§ **EXERCISE DIRECTIONS**: Give the listing from the line with "stands (in centimetres)?" to the line with "7791 centimetres" as a two-column CSV with the headers input and output. Each row pairs a text with its answer, each in its own quoted field, with line breaks turned into spaces.

§ **SUPPLIED ENTRIES**:

Begin

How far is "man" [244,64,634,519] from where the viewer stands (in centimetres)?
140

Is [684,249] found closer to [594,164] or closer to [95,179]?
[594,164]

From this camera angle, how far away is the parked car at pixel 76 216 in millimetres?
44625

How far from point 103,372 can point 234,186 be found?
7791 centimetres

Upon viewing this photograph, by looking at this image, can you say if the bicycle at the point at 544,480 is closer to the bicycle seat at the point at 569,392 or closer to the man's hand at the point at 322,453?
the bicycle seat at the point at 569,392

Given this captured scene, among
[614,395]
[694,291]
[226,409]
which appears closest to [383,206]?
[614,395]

End
Begin

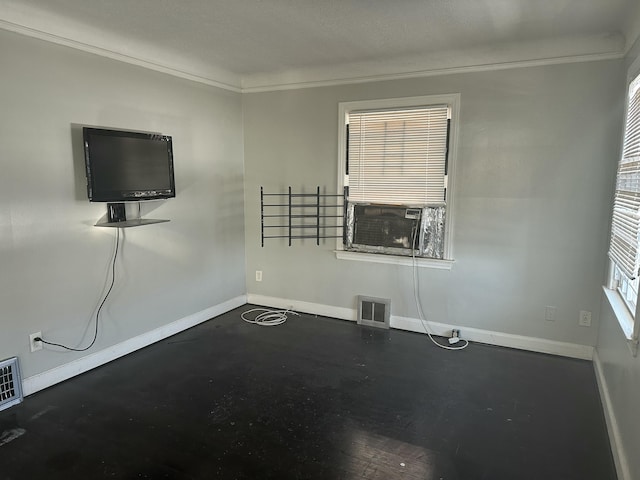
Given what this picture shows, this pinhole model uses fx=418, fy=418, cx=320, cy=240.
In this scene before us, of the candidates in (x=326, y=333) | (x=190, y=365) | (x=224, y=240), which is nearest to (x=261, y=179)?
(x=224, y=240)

End

§ **CORRECT RESPONSE**:
input,output
"How far is ""man"" [244,64,634,519] from where the viewer stands (in centimetres)?","140"
"Is [684,249] found closer to [594,164] or closer to [95,179]?","[594,164]"
"From this camera angle, how far away is the parked car at pixel 76 216 in millimetres?","44625"
"How far from point 103,372 can point 234,186 be found?","7791 centimetres"